21 - "André Rieu no RTL Boulevard"

Ao Programa Pulse, do canal de TV holandês RTL-Boulevard, em 12 de setembro de 2002

Tradução: Sonja Harper/MérciaCosac

“Na América, o chamam de "O Mel Gibson do Violino”.

Na próxima semana ele estará se apresentando, com casa lotada, no Ahoy Hall, em Rotterdam; depois seguirá para uma turnê pela Ásia, Alemanha, Áustria, Suiça... e assim por diante.

E ele quer mais: quer entrar para a política!!!

Gostaria de contribuir para mudar o mundo e resolver todos os problemas de engarrafamento de trânsito; gostaria de fundar um partido político.

Ambiciona ir longe na política, mas por enquanto, sua música vem em primeiro lugar.

Quando as pessoas vêm a um concerto de música clássica, sentam-se estáticas, e mal têm coragem para conversar entre si ou mesmo de respirar; quero mudar esse padrão, pois até Mozart era uma pessoa comum; bebia e amava o dia todo...

Então, deixem-nos comportar de maneira normal novamente nos concertos!

André já vendeu 15 milhões de CDs; tem fãs em todo o mundo.

É realmente muito gostoso ter consciência de que meus fãs vêm de todos os caminhos da vida; de jovens a idosos; de professores a faxineiras, as administradoras do lar, como se diz hoje em dia.
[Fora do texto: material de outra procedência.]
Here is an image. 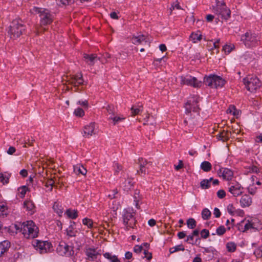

Pode ser qualquer pessoa comum, e isso é muito gratificante.

Como todo artista, em qualquer parte do mundo, André dedica atenção especial às suas fãs.

Sim, também recebo calcinhas pelo correio (risos). E acontecem muitas outras coisas boas durante os concertos. Uma vez, uma senhora veio em sua cadeira de rodas, e ao final do concerto ela estava tão feliz e excitada, que se levantou da cadeira e saiu andando. É por causa de coisas assim que acho que o que eu faço realmente vale a pena.

Tudo o que André toca, transforma-se em ouro; há cinco anos atrás, ele comprou um castelo, mas permanece, ressalta, uma pessoa bastante comum.

Ser famoso e popular é muito relativo; o que é ser famoso e popular? Pode-se expressá-lo em CDs; pode-se expressá-lo em fama; mas, realmente não vejo as coisas dessa forma; permaneço o mesmo de sempre.”